Q: This is the first year I’ve actually invested and I want to complete an investment review. How can I do this?

A: By this time in January, your mailbox should be filling up with annual statements for your 401(k), IRA and bank accounts, which means it’s the perfect time to perform a simple investment review. It can be difficult to know how to do a review: what should you look at? How do you know when to take action?

With any investment review, begin with each investment’s return on investment (ROI) or annual percentage yield (APY) numbers. Trouble is easy to spot as a negative number — make a note of any investments that have lost money during the year for further investigation.

Other issues may require more research. Many investment account statements will provide a “benchmark” — the performance numbers of similar assets for purposes of comparison. Company annual reports will show the stock’s performance in previous years, the company’s own projections for growth and other companies in the industry. Mutual funds will typically use an “index” — a group of companies that is similar in nature to those owned by the fund.

Use the benchmarks to determine whether your investments are growing or providing income at the same rate as their peers. If you feel that performance is unsatisfactory, read through the annual reports for an explanation. Depending on how long and how badly the investment is performing, you can place it on a watch list or decide to sell it right away.

Next, review all your investments as a whole in comparison to your long term goals and overall investment strategy.

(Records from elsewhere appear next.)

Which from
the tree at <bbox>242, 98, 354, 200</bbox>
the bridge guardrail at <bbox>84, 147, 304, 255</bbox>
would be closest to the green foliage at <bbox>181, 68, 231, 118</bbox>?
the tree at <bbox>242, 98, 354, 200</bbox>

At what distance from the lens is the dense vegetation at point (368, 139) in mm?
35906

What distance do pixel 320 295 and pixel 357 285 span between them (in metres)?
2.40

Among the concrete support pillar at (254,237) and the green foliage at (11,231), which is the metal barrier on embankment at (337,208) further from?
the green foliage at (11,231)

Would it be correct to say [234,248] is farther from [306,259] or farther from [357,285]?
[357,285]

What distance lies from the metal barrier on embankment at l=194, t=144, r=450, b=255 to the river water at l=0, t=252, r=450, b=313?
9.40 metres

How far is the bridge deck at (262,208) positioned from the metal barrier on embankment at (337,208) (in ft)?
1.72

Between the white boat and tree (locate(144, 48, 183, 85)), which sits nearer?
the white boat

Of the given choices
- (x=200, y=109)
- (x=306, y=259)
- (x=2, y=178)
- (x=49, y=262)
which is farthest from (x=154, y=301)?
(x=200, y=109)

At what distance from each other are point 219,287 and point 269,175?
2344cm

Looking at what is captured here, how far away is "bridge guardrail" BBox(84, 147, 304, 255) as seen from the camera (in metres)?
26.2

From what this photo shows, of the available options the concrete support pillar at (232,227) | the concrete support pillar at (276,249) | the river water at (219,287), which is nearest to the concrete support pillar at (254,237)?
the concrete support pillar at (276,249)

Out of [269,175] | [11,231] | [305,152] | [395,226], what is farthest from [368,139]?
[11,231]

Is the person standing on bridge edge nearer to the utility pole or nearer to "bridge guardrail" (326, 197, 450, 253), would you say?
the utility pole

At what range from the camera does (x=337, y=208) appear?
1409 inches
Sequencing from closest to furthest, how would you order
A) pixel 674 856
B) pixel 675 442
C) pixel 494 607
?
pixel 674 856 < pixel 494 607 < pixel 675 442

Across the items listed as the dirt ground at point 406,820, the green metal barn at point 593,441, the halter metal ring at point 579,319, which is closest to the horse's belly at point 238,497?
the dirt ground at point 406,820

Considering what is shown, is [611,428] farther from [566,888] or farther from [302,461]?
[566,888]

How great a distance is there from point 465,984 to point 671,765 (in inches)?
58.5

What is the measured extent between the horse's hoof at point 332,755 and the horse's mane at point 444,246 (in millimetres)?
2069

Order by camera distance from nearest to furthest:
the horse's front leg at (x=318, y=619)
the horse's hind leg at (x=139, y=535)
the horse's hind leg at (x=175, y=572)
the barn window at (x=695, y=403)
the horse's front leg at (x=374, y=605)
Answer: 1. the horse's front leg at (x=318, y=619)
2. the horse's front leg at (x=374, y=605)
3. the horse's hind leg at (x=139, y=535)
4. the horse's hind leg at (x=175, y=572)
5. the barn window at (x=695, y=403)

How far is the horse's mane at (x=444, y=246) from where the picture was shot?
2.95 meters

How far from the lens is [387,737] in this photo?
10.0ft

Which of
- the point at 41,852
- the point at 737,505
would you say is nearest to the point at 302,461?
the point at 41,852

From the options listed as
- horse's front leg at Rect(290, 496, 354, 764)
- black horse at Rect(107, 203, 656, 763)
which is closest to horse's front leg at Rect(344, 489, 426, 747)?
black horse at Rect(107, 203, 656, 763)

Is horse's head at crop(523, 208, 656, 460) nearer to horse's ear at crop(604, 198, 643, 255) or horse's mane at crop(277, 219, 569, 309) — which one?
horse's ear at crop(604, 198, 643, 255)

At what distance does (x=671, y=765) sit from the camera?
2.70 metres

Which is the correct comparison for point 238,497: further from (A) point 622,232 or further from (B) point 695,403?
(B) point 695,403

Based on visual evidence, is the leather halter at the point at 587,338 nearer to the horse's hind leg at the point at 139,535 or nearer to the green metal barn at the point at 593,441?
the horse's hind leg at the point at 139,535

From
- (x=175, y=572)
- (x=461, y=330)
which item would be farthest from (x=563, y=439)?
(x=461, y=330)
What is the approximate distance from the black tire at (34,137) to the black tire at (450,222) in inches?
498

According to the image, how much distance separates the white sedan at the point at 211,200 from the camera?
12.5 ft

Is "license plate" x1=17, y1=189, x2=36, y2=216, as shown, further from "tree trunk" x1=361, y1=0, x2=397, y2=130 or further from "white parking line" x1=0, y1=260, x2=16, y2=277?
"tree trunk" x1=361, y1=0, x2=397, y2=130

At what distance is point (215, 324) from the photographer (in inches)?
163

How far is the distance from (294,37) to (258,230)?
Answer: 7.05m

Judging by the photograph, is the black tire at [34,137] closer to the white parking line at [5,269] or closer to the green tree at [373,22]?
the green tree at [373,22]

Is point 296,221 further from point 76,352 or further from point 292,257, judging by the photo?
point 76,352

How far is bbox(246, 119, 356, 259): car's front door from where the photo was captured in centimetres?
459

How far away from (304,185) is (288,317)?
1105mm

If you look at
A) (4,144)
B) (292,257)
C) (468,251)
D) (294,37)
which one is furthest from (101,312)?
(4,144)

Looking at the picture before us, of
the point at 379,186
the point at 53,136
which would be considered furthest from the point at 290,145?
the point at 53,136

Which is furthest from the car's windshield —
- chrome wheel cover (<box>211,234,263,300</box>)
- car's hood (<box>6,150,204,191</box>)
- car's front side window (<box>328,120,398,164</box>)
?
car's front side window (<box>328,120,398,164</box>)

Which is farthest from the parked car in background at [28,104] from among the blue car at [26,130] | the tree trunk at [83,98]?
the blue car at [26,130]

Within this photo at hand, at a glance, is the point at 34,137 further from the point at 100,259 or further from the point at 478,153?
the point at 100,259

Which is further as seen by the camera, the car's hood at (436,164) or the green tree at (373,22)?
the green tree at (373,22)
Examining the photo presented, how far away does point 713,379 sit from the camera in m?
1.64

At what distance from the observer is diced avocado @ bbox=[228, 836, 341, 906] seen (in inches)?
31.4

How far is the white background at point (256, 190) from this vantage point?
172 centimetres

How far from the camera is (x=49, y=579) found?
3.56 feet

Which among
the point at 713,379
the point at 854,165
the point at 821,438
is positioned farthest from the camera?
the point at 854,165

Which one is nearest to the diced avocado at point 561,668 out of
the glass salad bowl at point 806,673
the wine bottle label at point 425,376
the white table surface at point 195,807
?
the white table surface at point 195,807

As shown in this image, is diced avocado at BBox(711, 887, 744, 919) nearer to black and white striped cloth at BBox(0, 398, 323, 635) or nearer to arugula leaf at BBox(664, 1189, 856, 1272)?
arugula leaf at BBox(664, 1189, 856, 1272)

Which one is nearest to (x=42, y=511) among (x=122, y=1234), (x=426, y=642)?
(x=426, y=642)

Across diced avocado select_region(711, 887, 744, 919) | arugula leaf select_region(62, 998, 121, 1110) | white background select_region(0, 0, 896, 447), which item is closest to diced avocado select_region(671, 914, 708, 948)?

If you are getting older, you may want to move a larger portion of your portfolio into less risky investments, or switch from growth to income producing options. You may have cash that should be earning interest or dividends rather than sitting in your checking account.

Finally, make sure to rebalance. Growth rates differ, and that perfect 60% stock, 40% bond portfolio may have evolved into 80-20 or 50-50. Buy and sell as needed to return your portfolio to the desired mix.